Jesus’ wounds are always with Him, but they are glorified by His great love for us. May our community’s wounds, which will always be with us, be glorified because they lead us to greater love and respect for one another, respect for the life of every person.

What can we do? 

First, be where you are. Be honest with “where” you are, with what’s going on in your heart.

Second, trust that God is seeking you, trying to find you in your questions, emotions and struggles. 

Third, remember that Jesus, the risen Lord, is with us no matter what. Whether we feel Him or not, whether we see Him or not, Jesus is with us. Invite Him into your heart. He appeared to the disciples in the Upper Room, even though the door was locked. Open the “door” to your heart and trust that He will enter with similar words: “Peace be with you.” 

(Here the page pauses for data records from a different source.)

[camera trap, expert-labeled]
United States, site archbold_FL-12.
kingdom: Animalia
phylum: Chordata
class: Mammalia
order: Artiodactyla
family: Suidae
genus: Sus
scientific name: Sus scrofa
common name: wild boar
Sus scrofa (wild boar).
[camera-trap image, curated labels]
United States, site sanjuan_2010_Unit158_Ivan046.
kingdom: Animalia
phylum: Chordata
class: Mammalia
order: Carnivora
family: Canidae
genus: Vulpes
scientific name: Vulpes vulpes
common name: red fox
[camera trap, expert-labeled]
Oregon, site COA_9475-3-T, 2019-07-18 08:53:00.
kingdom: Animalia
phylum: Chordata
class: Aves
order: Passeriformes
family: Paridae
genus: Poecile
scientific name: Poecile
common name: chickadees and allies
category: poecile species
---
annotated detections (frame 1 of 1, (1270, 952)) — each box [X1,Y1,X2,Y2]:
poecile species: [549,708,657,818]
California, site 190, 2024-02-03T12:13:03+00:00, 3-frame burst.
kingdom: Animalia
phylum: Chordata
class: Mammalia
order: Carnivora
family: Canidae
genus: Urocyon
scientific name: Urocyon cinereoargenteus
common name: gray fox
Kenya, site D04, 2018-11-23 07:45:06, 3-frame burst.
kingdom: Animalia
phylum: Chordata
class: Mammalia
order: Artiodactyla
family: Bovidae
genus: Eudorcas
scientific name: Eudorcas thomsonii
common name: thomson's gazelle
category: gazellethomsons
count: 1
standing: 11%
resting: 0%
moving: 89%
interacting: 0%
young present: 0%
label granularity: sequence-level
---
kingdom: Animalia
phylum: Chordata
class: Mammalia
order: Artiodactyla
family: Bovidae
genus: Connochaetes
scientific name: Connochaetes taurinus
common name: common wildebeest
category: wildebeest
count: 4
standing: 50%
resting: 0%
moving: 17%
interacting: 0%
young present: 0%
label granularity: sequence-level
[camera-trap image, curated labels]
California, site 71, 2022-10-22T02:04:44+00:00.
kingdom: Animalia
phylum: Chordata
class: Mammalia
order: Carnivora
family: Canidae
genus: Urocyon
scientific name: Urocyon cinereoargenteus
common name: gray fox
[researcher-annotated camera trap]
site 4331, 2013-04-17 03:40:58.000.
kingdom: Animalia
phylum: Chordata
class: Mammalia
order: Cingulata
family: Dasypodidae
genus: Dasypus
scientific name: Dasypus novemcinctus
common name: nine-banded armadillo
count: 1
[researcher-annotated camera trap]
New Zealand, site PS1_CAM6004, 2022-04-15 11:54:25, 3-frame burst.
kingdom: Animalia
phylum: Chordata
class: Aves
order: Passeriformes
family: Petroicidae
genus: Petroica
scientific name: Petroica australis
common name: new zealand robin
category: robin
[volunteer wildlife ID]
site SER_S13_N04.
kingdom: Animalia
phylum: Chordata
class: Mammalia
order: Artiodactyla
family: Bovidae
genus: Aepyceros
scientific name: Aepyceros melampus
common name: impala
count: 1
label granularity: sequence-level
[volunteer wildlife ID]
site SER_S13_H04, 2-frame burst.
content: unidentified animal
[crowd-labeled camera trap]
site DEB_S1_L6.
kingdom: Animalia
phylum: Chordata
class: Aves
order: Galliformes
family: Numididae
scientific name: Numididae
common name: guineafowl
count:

Finally, let us continue our efforts to pray and work for the respect and dignity of the human life of every person, especially in response to gun violence and mass shootings. We must promote more civil discourse and work together to enact laws that build greater security and answer these problems. 

For years, the Catholic bishops of the United States have called for sensible gun legislation, and the Catholic Conference of Kentucky aligns itself with the United States Conference of Catholic Bishops in advocating for gun control here in Kentucky. 

For more information on the U.S. bishops’ positions, see

May our community’s discussions and efforts to truly seek to address senseless gun violence and mass shootings lead us to prudent answers and actions in response to the violence that has caused the death of so many innocent people, causing heartbreak and pain in so many families. 

May God guide us together into the answers and actions we need. Peace be with you!